Adds discussion of location propagation

Attempts to clarify what the located type does and how it would be used to model existing solidity types and the future plans for explicit data locations.
ethdebug · Jun 27, 2023 · 202342a · 202342a
1 parent b4da811
commit 202342a
Showing 1 changed file with 94 additions and 1 deletion.
diff --git a/docs/source/format.md b/docs/source/format.md
@@ -92,7 +92,7 @@ and indeed, they will likely reference the types defined here. However, as event
 first class in any language targeting the EVM that I'm aware of (i.e., you cannot declare a variable `x` to be of
 type `error Foo()`) they should be described elsewhere.
 
-**Notes**: some preference was expressed for `kind` over `sort`. In addition,it was suggested we use `pointer` or `reference` over `located`.
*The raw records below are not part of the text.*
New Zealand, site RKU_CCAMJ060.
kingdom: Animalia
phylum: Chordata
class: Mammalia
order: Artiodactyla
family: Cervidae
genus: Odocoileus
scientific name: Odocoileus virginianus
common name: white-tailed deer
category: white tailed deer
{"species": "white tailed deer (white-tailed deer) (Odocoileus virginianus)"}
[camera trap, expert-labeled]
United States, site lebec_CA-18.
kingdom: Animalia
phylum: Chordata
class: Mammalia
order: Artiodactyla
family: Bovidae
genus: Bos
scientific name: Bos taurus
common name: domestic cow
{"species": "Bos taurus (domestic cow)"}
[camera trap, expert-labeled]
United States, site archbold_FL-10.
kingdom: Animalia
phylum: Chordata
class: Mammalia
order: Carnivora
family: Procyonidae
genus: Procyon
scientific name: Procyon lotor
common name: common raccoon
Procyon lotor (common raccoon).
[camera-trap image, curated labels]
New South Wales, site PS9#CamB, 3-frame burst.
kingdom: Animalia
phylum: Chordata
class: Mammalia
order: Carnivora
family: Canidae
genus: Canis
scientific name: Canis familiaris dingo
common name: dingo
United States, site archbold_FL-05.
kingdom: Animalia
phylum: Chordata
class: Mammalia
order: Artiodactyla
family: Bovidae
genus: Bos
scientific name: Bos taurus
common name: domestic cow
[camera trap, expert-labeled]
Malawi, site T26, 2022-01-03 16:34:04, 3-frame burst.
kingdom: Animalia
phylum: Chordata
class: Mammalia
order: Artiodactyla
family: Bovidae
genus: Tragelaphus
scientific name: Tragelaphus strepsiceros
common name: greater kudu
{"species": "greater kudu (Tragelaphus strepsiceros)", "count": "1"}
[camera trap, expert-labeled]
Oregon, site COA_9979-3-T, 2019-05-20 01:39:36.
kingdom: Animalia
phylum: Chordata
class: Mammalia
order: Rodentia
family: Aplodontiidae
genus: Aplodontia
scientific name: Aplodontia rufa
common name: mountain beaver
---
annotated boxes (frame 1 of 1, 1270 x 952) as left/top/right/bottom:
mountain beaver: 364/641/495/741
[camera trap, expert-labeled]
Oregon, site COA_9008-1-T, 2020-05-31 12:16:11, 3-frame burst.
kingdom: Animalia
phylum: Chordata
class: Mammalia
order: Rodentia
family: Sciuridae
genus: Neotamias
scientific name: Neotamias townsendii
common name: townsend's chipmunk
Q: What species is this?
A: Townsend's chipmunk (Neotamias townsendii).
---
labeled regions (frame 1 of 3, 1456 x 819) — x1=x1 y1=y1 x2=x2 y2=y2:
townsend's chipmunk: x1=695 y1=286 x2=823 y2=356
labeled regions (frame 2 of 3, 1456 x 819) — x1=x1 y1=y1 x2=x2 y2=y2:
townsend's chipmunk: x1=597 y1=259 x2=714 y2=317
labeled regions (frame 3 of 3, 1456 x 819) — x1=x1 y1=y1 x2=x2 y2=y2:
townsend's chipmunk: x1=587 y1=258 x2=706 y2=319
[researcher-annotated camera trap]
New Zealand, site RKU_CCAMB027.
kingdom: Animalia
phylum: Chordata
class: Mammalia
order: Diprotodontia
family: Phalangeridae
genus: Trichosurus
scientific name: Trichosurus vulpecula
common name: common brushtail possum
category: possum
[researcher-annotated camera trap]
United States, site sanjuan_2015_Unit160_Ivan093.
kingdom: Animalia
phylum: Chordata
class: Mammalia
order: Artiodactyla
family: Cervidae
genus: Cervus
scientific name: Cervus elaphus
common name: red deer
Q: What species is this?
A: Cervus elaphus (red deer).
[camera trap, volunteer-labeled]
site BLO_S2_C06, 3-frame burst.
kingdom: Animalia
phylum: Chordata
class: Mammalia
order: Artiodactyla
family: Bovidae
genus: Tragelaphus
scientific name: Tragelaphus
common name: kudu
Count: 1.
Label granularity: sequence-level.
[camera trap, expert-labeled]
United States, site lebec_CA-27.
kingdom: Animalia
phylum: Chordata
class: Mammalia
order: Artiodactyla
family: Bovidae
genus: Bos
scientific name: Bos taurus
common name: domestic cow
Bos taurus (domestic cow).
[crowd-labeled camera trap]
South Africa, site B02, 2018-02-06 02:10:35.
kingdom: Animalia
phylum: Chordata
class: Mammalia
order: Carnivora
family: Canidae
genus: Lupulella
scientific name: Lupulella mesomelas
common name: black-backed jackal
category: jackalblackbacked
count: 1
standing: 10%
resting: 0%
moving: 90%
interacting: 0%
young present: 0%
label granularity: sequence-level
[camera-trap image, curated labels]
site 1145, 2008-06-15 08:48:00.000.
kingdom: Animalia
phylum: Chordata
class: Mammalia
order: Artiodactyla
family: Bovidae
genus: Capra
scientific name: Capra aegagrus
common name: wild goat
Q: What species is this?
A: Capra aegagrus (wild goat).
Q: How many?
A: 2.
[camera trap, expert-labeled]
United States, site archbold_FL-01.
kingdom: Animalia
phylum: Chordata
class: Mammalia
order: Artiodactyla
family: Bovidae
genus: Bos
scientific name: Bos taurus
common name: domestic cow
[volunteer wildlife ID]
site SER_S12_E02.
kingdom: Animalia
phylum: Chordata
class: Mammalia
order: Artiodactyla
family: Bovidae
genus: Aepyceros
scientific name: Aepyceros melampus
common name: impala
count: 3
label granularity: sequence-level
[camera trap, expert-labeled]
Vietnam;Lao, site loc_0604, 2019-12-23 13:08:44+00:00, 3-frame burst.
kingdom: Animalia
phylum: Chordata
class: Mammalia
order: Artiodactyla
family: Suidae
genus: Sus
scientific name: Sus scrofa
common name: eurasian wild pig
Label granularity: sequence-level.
+**Notes**: some preference was expressed for `kind` over `sort`. In addition, it was suggested we use `pointer` or `reference` over `located`.
 
 #### Mappings
 
@@ -192,6 +192,99 @@ valid and is never expected to be.
 the type was to avoid multiple descriptors for a struct depending on where that struct is located. Under this design, there is a single definition for the
 shape of the struct, and the different data locations of that struct are handled by located type descriptors. 
 
+##### Location Propagation
+
+Reference types (that is, those types for which data location is relevant: `mapping`, `array`,
+ `static_array`, or `struct`) do **not** explicitly include location information.
+Rather, the location specified in a `located` type propagates to any reference types
+ reachable along some path the type referenced in the `located` type's `type` field,
+ provided there is no intermediate `located` type field.
+
+What follows is an attempt at formal rigor. 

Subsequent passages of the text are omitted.